Go through the data below and copy each line where the word "site" occurs.
◇ ◇ ◇ ◇ ◇ ◇ ◇
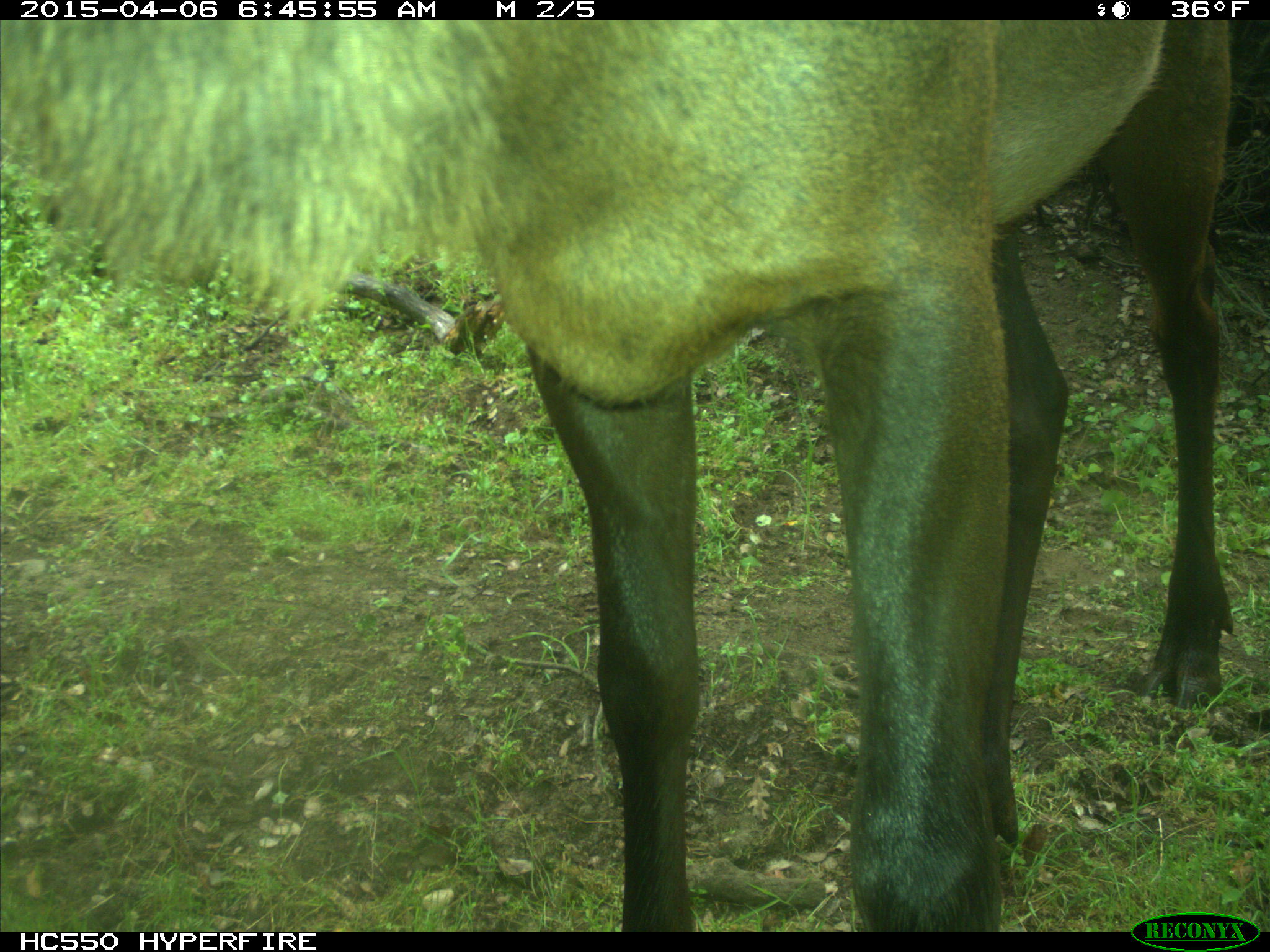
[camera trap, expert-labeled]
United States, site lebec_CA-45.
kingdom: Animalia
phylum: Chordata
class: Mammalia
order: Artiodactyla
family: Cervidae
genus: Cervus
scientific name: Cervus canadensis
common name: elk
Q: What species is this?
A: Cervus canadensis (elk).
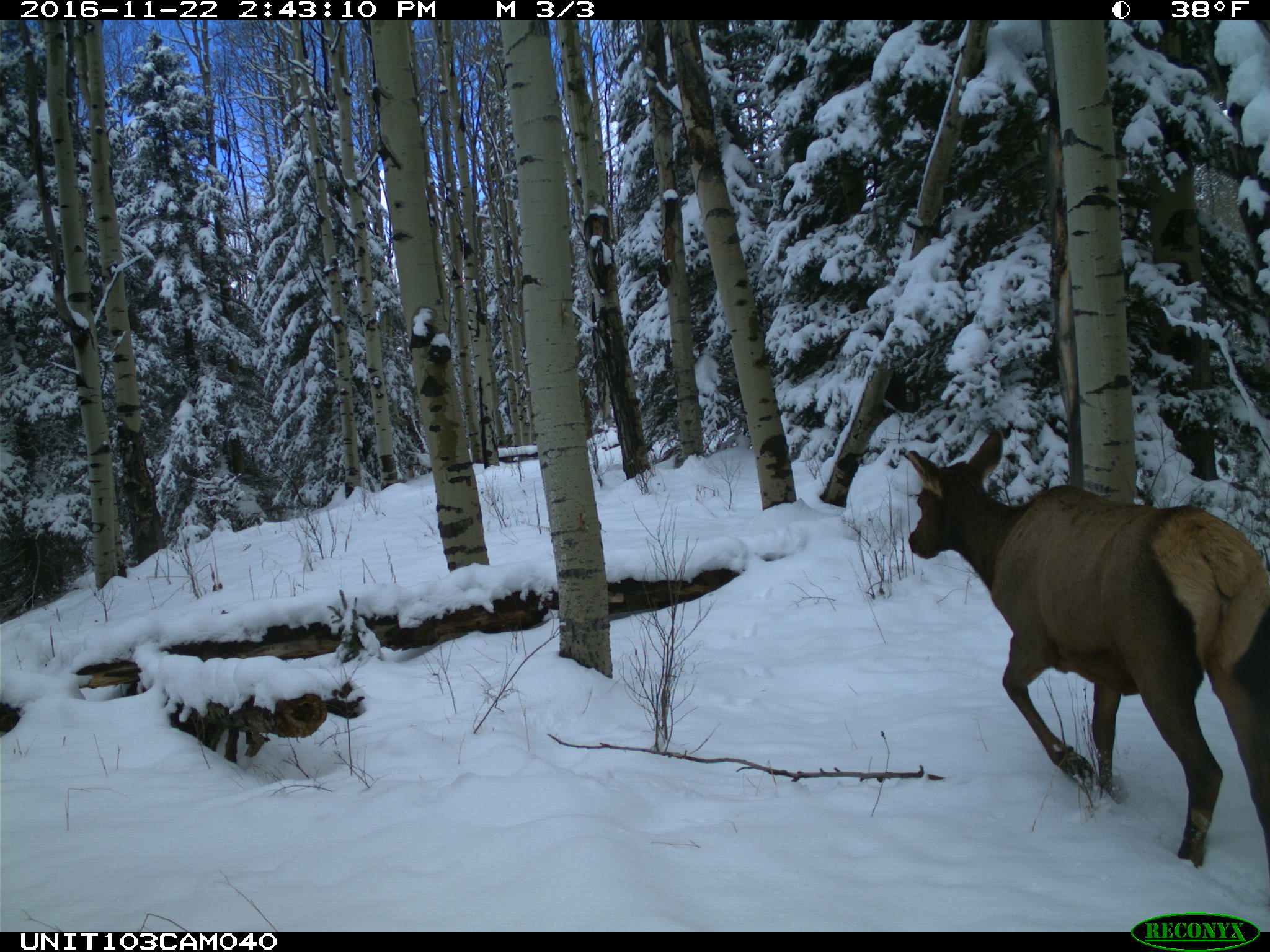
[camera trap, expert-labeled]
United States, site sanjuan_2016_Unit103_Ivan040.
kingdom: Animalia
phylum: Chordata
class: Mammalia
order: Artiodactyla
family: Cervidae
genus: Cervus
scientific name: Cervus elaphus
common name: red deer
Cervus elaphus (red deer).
◇ ◇ ◇ ◇ ◇ ◇ ◇
§ ANSWER SPACE:
United States, site lebec_CA-45.
United States, site sanjuan_2016_Unit103_Ivan040.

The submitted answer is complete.